Download Free Cantona On Cantona Book in PDF and EPUB Free Download. You can read online Cantona On Cantona and write the review.

The autobiography of Manchester United player, Eric Cantona, who talks about his views on the key influences in his eventful life, covering both football and more personal issues.
Many have tried to persuade Eric Cantona to write his autobiography. He never will. Philippe Auclair has interviewed every key player in Cantona's life, from his family and first coach to his wife Isabelle, to produce a biography that reveals the heart and inner thoughts of this most extraordinary character.
Aimed at children aged eight and above, this book presents a straightforward history of Eric Cantona's controversial career, from when his talent was first noticed, through to his time at Leeds and Manchester United.
An incredibly entertaining and perceptive look at the most controversial moment in Premier League history.

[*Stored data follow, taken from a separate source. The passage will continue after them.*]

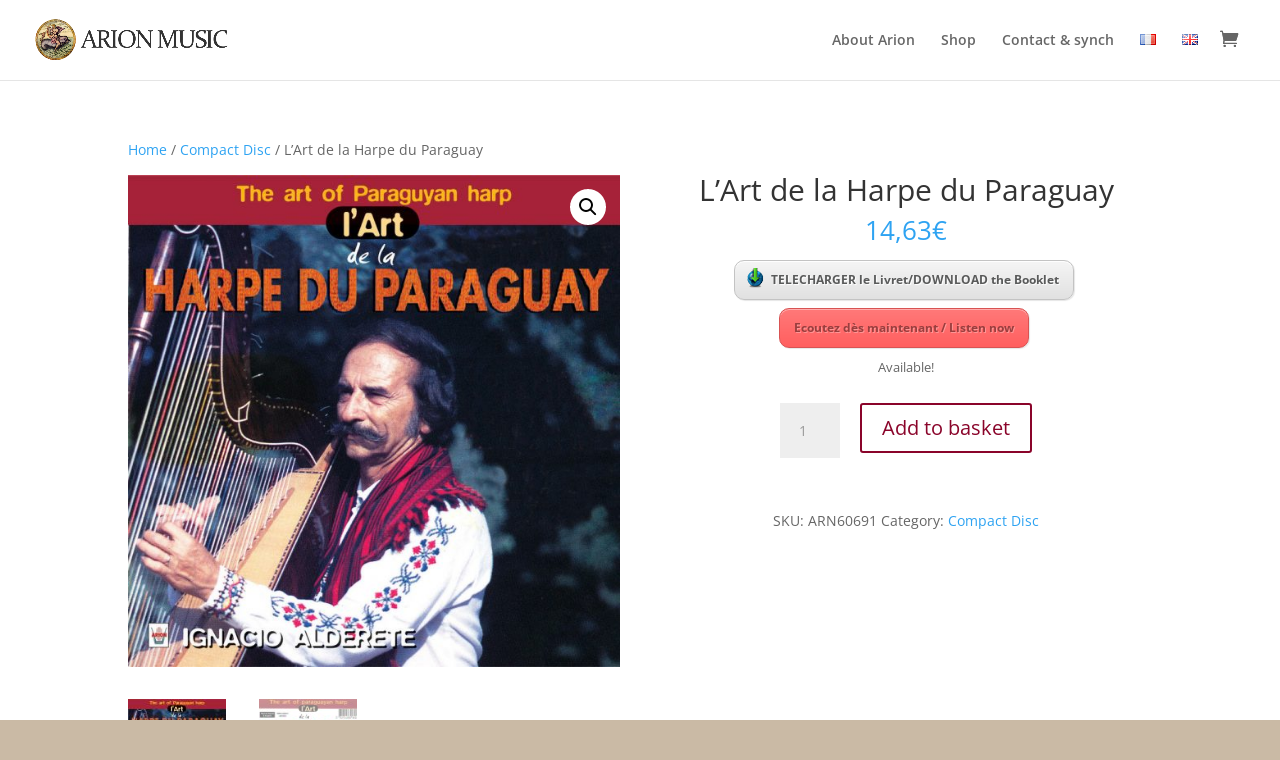

--- FILE ---
content_type: text/css
request_url: https://arion-music.com/wp-content/themes/Divi-child/style.css?ver=4.27.5
body_size: 1601
content:
/*
   Theme Name:     Divi Child
   Theme URI:      https://www.elegantthemes.com/gallery/divi/
Description:    Divi Child Theme
Author:         Elegant Themes
Author URI:     https://www.elegantthemes.com
Template:       Divi
Version:        1.0.0
Text Domain:	Divi
 */


/* =Theme customization starts here
red color = #8a042a
brown = #cabaa5
   ------------------------------------------------------- */


.ds-grid-blog .et_pb_ajax_pagination_container {
display: grid;
	 grid-template-columns: repeat(2, 45%);
	 grid-column-gap: 2.5%;
}
.woocommerce .woocommerce-mini-cart__buttons a.button {
	font-size: 1em;
}

.woocommerce a.button::after {
display: none;
}

.woocommerce-page button.button, .woocommerce-page button.button.alt, .woocommerce-page button.button.alt:hover, .woocommerce-page button.button:hover, .woocommerce a.button.wc-forward:hover {

	margin-left: 0px;
color: rgb(138, 4, 42);

}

On the field or off, Eric 'The King' Cantona has always been known as an artist. Passionate about painting and photography from a very young age, he more recently took to writing, drawing and sketching out his thoughts in small Moleskine diaries. This book is the reproduction of his notebooks. Through these never-before-seen drawings, in his faux-naive style, Eric Cantona questions every aspects of the world around us - whether it's love, death, absurdity or society. With his trademark wit and wordplay, Cantona interrogates our paradoxes and contradictions, and the absurdity of the world as only he knows how. These notebooks are as funny as they are poetic and philosophical. But foremost, they're an ode to living, loving, sharing and contemplation.
‘Illuminated by finely turned phrases and vivid insights’ - Richard Williams, Guardian Sports Books of the Year. Thierry Henry – gifted, charismatic and a genuinely world-class footballer – has passed into Arsenal legend as the hero of a team that finally ended Manchester United’s dominance. But as he approached the autumn of his career, Thierry’s crown began to slip – from the infamous ‘Hand of Gaul’ incident to a dismal World Cup 2010 campaign. Suddenly, a player who Arsene Wenger once dubbed ‘the greatest striker ever’, a man who had spent his career at the very top of the game, began to learn how lonely such a position could be. Drawing from numerous interviews and impeccable sources, as well as his own observations over the course of Henry’s entire career, award-winning author Philippe Auclair has produced the most complete portrait of the Arsenal hero ever to be written. Clear-eyed, lyrical and passionately argued, Thierry Henry: Lonely at the Top is as raw, shocking and thought-provoking as it is celebratory of Henry’s outstanding flair and talent.
An exploration of the influence of the charismatic Milanese art theorist on his contemporaries in the field of drawing, painting, printmaking, decorative arts, and sculpture.
With the help of players, journalists, and a psychologist, this authoritative study analyzes the five men who have worn the number seven shirt for Manchester United—Best, Robson, Cantona, Beckham, and Ronaldo—and assesses both their soccer credentials as well as what makes them tick. Each man is involved in some of the greatest stories in soccer history, including Best’s almost single-handed victory at the European Cup; Robson’s battle to lift United at a time when the team was mired in mediocrity; Cantona’s transformation of the club back into winners; Beckham's amazing performance that led to the end of Sir Alex Ferguson's personal holy grail via an audacious European Cup win in 1999; Ronaldo’s ability to bring hope and glitter to a club in transition. This is the no-holds-barred story of Manchester United's own magnificent midfielders and the history of the club itself, covering the good, the bad, and the ugly.
An inspector rages against the announcement that police HQ is to relocate – the way so many of the city’s residents already have – to the mainland... An aspiring author struggles with the inexorable creep of rentalisation that has forced him to share his apartment, and life, with ‘global pilgrims’... An ageing painter rails against the liberties taken by tourists, but finds his anger undermined by his own childhood memories of the place... The Venice presented in these stories is a far cry from the ‘impossibly beautiful’, frozen-in-time city so familiar to the thousands who flock there every year – a city about which, Henry James once wrote, ‘there is nothing new to be said.’ Instead, they represent the other Venice, the one tourists rarely see: the real, everyday city that Venetians have to live and work in. Rather than a city in stasis, we see it at a crossroads, fighting to regain its radical, working-class soul, regretting the policies that have seen it turn slowly into a theme park, and taking the pandemic as an opportunity to rethink what kind of city it wants to be.